_EXERCISE BRIEF_
Write out, word for word, the passage of the article on the job offers made to the Panda virus author that opens with the words containing "What might possess" and closes with "Li has done.".

(EXTRACTED TEXT Opens)

It's as if Purina was recruiting canine-killer Michael Vick to pedal Puppy Chow.
According to Chinese press reports, Li Jun, freshly sentenced to four years behind bars for his lead role in unleashing the "Panda" virus, has received nearly a dozen job offers - including one paying more than $130,000 from a company that his creation victimized. And get this: The company wants Li to be its technology director.
As might be expected, this outpouring of admiration for Li's skill set - and confidence in his just-staring rehabilitation - is causing head-scratching among the more sober members of the IT security community. From ShanghaiDaily.com:
Jushu Technology Co, which is based in Hangzhou City, Zhejiang Province, said it would like to hire Li Jun, the author of the worm.whboy, or "panda burning joss sticks," to be its technology director as "the company can offer a good platform to show his talents," the Hubei-based Changjiang Times reported today.
Li, a 25-year-old Wuhan native, received the sentence for writing and profiting from the panda worm that infected over a million computers countrywide and caused huge losses, a court in Hubei Province announced yesterday.
What might possess a company to turn to such a "talent" in light of the fellow's record?
Company general manager Dong Zhenguo told the newspaper that the company fell prey to the worm and he personally hates what Li has done.
However, he later learned from media reports that Li, who created the virus over discontent at his failure to land a job, may not be a bad guy and "just went astray," the report said.
And Vick was simply a victim of his cultural upbringing; go ask Whoopi.
There are security experts who recognize the danger of rewarding criminal "accomplishments" of this nature.

(EXTRACTED TEXT Closes)
(DATA UNDER STUDY Opens)

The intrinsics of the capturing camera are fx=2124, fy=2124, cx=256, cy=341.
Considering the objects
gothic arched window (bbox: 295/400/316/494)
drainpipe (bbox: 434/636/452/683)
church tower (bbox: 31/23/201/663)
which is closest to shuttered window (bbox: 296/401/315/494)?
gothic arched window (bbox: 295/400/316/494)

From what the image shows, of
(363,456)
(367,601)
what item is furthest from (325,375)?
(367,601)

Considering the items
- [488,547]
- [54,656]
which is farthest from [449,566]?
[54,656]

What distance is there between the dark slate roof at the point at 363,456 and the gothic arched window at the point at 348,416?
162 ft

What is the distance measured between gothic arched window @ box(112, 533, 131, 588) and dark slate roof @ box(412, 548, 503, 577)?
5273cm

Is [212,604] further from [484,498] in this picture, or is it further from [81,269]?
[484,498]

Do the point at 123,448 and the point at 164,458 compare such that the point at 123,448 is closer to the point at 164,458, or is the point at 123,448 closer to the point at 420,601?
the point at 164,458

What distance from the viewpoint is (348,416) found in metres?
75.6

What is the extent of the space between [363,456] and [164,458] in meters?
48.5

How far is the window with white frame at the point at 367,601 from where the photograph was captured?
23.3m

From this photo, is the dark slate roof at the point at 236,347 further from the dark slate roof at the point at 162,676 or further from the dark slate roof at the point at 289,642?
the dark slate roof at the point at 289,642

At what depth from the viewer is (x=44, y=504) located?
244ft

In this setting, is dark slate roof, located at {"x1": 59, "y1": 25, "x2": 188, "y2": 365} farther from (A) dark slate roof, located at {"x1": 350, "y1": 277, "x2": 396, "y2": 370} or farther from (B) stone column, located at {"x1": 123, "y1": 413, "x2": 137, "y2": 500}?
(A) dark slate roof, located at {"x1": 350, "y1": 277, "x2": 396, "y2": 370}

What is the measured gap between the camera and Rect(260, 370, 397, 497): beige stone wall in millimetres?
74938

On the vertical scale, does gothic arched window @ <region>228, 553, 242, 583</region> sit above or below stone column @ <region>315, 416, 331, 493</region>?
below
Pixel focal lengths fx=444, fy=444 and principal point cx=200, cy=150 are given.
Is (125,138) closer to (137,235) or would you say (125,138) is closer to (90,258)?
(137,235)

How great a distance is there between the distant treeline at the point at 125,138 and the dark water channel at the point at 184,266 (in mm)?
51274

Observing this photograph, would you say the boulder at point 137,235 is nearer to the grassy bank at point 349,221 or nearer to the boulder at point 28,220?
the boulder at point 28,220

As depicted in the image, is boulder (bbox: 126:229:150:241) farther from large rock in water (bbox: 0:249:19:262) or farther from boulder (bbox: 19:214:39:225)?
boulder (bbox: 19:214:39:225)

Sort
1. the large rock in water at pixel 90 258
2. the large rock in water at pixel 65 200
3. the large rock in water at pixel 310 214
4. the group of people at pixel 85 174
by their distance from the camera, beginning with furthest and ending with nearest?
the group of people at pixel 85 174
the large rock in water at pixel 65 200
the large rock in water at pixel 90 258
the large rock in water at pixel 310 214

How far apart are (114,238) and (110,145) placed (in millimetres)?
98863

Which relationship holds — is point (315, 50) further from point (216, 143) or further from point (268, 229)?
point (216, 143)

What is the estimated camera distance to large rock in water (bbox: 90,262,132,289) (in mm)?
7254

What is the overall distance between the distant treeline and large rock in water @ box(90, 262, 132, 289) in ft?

(DATA UNDER STUDY Closes)

_RESPONSE TO THIS EXERCISE_
What might possess a company to turn to such a "talent" in light of the fellow's record?
Company general manager Dong Zhenguo told the newspaper that the company fell prey to the worm and he personally hates what Li has done.